John Namjun Kim specializes in critical theory and modern German and Japanese literature and philosophy. His specific areas of research include Kant and German Idealism, German Classicism and Romanticism, as well as Heidegger and the Kyoto School. His current book project, The Reflection of Violence: Temporality and Integration from German Idealism to Imperial Japan, examines the temporal structure of social integration from the Kantian perspective of “reflective judgment” and the modern production of “minority” subjects. He offers a wide variety of courses ranging from undergraduate German language classes to graduate seminars on contemporary critical theory.

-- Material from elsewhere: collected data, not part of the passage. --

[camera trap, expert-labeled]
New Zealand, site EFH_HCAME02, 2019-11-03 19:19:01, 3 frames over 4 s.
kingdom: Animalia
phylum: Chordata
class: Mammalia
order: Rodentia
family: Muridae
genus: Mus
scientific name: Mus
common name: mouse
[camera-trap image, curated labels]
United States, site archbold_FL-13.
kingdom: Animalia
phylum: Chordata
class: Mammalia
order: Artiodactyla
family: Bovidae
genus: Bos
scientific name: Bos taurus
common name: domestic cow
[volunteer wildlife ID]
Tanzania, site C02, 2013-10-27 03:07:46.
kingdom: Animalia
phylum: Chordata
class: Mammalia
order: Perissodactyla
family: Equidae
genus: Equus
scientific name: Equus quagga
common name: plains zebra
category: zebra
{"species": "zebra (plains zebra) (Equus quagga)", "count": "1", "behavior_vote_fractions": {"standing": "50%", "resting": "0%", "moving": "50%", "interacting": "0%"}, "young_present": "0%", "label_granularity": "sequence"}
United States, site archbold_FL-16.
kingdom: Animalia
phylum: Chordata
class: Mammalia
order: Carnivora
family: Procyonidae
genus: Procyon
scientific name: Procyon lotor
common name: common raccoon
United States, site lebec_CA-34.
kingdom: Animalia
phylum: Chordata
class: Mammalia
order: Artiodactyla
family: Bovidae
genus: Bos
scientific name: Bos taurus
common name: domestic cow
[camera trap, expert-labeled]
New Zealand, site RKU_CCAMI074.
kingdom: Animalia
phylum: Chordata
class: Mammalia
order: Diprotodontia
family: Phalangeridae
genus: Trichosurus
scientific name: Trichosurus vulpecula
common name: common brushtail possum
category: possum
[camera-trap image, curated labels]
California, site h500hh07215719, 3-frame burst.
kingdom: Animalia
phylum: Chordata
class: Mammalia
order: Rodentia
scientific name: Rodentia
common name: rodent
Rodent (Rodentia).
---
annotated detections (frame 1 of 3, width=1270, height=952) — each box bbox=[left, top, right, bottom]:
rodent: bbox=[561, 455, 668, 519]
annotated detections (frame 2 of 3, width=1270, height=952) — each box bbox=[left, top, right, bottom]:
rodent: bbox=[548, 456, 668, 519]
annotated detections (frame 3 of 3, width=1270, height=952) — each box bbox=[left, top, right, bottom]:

In the 2006 – 2007 academic year he will offer the following courses: CPLT 028 “Justice, Law, Violence” and an independent study workshop, “Reading Kant in German” (Fall ‘06); GER 173 “Age of Goethe: Faust” (Winter ‘07); as well as JPN 145 “Modern Japanese Thought” and CPLT 220 “German Aesthetic Theory” (Spring ‘07).

Professor Kim’s publications include “Kant’s Saving Clause and Secret Article: Irony, Performativity and History in Zum ewigen Frieden,” in The Germanic Review (forthcoming 2007): “On the Brink of Universality: German Cosmopolitanism in Japanese Imperialism,” in positions: east asia cultures critique ( f orthcoming 2007); “The Temporality of Empire” in Pan-Asianism in Modern Japanese History , edited by J. Victor Koschmann and Sven Saaler ( London: Routledge, i n press 2006); as well as an article in Japanese “ Cultural Heterogeneity and Philosophical Nationalism ,” in Quadrante: A Journal for the Synthesis of Regions, Cultures, and Class. 4 (2002): 259-69. He also currently serves on the editorial collective of Traces: A Multilingual Series of Cultural Theory and Translation (University of Washington Press).